Transcribe the data below exactly, but only from the line containing "request_url: https://www.google.com/recaptcha/api2/aframe" through its final line, both included.

• • • • •

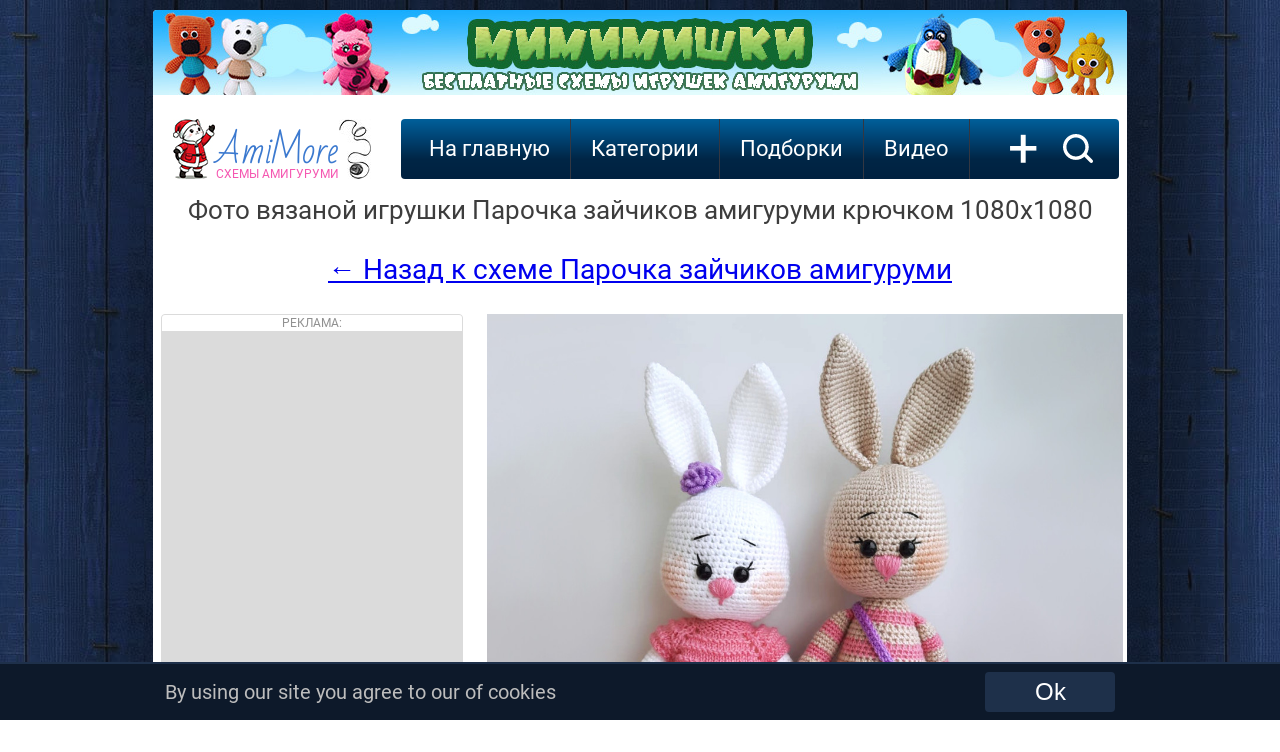

--- FILE ---
content_type: text/html; charset=utf-8
request_url: https://www.google.com/recaptcha/api2/aframe
body_size: 266
content:
<!DOCTYPE HTML><html><head><meta http-equiv="content-type" content="text/html; charset=UTF-8"></head><body><script nonce="gsn1y4D6rALCuLbDLX4Sww">/** Anti-fraud and anti-abuse applications only. See google.com/recaptcha */ try{var clients={'sodar':'https://pagead2.googlesyndication.com/pagead/sodar?'};window.addEventListener("message",function(a){try{if(a.source===window.parent){var b=JSON.parse(a.data);var c=clients[b['id']];if(c){var d=document.createElement('img');d.src=c+b['params']+'&rc='+(localStorage.getItem("rc::a")?sessionStorage.getItem("rc::b"):"");window.document.body.appendChild(d);sessionStorage.setItem("rc::e",parseInt(sessionStorage.getItem("rc::e")||0)+1);localStorage.setItem("rc::h",'1767472412959');}}}catch(b){}});window.parent.postMessage("_grecaptcha_ready", "*");}catch(b){}</script></body></html>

• • • • •

EXERCISE RESULT.
request_url: https://www.google.com/recaptcha/api2/aframe
body_size: 266
content:
<!DOCTYPE HTML><html><head><meta http-equiv="content-type" content="text/html; charset=UTF-8"></head><body><script nonce="gsn1y4D6rALCuLbDLX4Sww">/** Anti-fraud and anti-abuse applications only. See google.com/recaptcha */ try{var clients={'sodar':'https://pagead2.googlesyndication.com/pagead/sodar?'};window.addEventListener("message",function(a){try{if(a.source===window.parent){var b=JSON.parse(a.data);var c=clients[b['id']];if(c){var d=document.createElement('img');d.src=c+b['params']+'&rc='+(localStorage.getItem("rc::a")?sessionStorage.getItem("rc::b"):"");window.document.body.appendChild(d);sessionStorage.setItem("rc::e",parseInt(sessionStorage.getItem("rc::e")||0)+1);localStorage.setItem("rc::h",'1767472412959');}}}catch(b){}});window.parent.postMessage("_grecaptcha_ready", "*");}catch(b){}</script></body></html>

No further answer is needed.